**** Extrait du texte ****

Mots d'images


Suite à mon précédent billet, certains se sont émus de ce que je puisse ajouter des nuages dans un ciel bleu. Je tiens à les rassurer : c’est très loin d’être systématique, ne serait-ce qu’à cause du travail que cela demande ;-) On a évoqué aussi la différence, chère aux Anglo-Saxons, entre postprocessed et doctored. Selon cette posture, il est admis qu’on peut se servir d’outils imitant, grosso modo, ce qui est réalisable dans un laboratoire argentique, alors que la retouche proprement dite est prohibée. Autrement dit, on peut modifier les réglages des pixels originaux, alors que la création ou l’apport de nouveaux pixels est rejetée [1].
Restons dans les nuages avec ces 2 exemples de photos postproduites dont j’ai un peu exagéré le caractère pour la démonstration. Sur la première, je me suis « contenté » de changer les réglages des pixels originaux [2]. Alors que sur la deuxième, j’ai clairement fait une petite retouche en collant des nuages provenant d’une autre photo.

Passez la souris sur l’image pour voir avant/après

Passez la souris sur l’image pour voir avant/après

Il n’y a pas photo - si j’ose dire ! Le premier exemple montre des effets dramatiques, alors que la retouche sur le second n’a qu’un faible impact [3]. Le travail sur la première image serait donc « autorisé », alors que sur la deuxième il ne serait pas admis...? Cette petite expérience (exagérée, je le redis) n’est là que pour ébranler quelques certitudes trop bien arrêtées. Les interventions en postproduction sur les photos ne se laissent pas enfermer dans des spécifications techniques. Tout est affaire de nuances. Et décidément, rien n’est simple au pays de la photo numérique !

****

== Consignes ==
1) Résumez en deux phrases le billet sur la postproduction photo.
2) Reprenez le billet sur la postproduction photo à la suite de sa dernière phrase.

**** Données ****

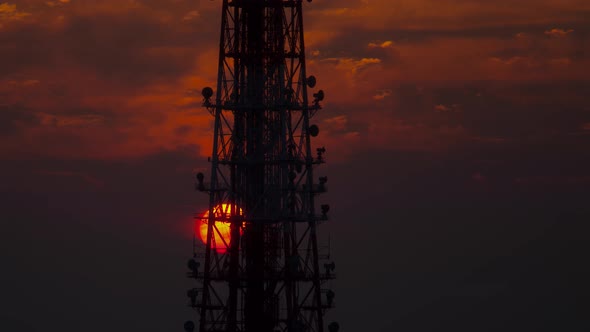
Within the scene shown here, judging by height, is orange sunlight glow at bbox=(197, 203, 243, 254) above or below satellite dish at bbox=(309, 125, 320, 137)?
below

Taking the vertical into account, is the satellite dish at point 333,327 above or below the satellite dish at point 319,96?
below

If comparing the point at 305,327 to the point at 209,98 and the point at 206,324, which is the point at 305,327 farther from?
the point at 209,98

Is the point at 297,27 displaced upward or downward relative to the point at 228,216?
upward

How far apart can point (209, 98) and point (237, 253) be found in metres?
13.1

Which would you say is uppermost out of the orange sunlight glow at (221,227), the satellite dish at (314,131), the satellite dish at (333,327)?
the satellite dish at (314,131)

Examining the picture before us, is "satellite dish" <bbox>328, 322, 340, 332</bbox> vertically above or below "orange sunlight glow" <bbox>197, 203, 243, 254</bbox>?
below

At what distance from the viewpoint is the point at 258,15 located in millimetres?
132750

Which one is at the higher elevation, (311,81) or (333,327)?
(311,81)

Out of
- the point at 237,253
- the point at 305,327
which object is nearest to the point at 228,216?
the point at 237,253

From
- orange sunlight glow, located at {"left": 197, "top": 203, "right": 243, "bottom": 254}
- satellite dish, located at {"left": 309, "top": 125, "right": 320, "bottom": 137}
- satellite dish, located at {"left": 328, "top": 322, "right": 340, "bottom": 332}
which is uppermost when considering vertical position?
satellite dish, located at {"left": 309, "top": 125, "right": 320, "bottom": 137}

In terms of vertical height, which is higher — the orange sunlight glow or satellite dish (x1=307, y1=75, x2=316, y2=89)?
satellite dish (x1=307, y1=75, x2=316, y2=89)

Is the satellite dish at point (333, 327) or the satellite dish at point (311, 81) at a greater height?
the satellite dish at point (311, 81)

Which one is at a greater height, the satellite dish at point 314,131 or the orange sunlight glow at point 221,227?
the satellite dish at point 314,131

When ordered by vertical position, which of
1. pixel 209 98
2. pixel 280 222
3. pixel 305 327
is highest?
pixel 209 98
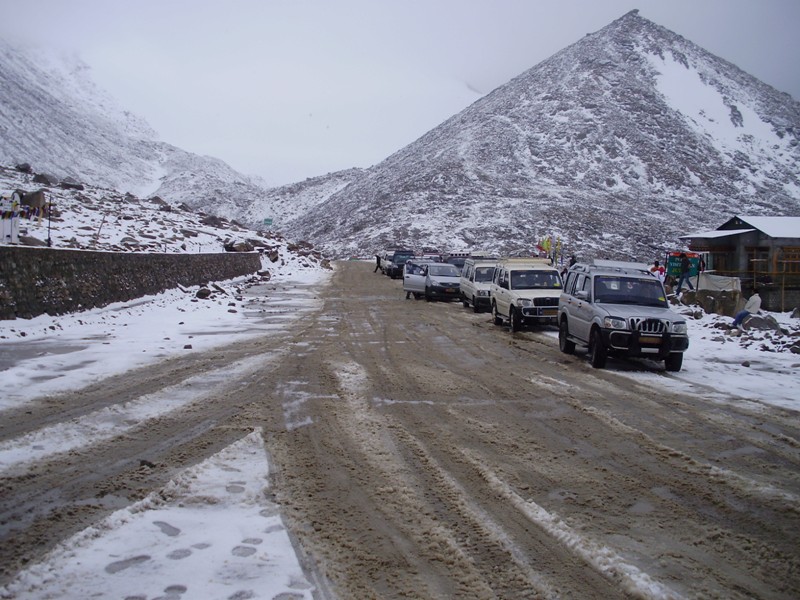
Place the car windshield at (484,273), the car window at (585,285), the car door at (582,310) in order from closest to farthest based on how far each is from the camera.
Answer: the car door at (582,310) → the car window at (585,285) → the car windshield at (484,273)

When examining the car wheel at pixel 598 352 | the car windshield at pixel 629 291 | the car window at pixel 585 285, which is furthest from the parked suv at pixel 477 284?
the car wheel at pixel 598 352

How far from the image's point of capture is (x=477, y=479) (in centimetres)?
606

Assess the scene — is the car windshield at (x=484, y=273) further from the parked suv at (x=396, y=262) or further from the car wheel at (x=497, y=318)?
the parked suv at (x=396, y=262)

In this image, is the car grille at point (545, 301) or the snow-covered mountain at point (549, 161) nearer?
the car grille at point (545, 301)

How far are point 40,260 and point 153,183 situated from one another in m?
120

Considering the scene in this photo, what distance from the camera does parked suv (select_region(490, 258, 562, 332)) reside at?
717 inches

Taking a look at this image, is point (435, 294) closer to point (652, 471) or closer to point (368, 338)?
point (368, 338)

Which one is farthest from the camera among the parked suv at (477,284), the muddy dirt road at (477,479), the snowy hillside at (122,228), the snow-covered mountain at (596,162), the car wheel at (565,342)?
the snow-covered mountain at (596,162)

****

== Réponses finales ==
1) L'auteur rappelle la distinction, chère aux Anglo-Saxons, entre la modification des réglages des pixels originaux, admise, et la retouche qui crée ou apporte de nouveaux pixels, rejetée. Avec deux photos, l'une aux réglages modifiés et aux effets dramatiques, l'autre où des nuages venus d'une autre photo ont été collés avec un faible impact, il montre que la postproduction ne se laisse pas enfermer dans des spécifications techniques et que tout est affaire de nuances.

2)
Notes:

[1] Ceci est une vue de l’esprit, une métaphore, car les pixels des images numériques sont immatériels. Ils ne peuvent pas être transportés, enlevés, remplacés ou annulés. On peut juste modifier les données qui les caractérisent. L’ergonomie des logiciels de traitement d’images est assez bien faite pour entretenir l’illusion. Tellement bien faite, d’ailleurs, qu’on peut continuer à s’en servir dans la plupart des raisonnements.

[2] L’aspect mou et délavé de la photo originale vient du fait qu’elle a été prise au format Raw (brut) en désactivant tous les réglages d’optimisation internes de l’APN. Cela laisse de plus grandes possibilités de réglages ultérieurs.

[3] En poussant un peu le bouchon, on pourrait même dire que cette image est meileure avec sa retouche, car un ciel si bleu, dans une Bretagne réputée pour son mauvais temps, ne peut qu’attirer la suspicion ;-)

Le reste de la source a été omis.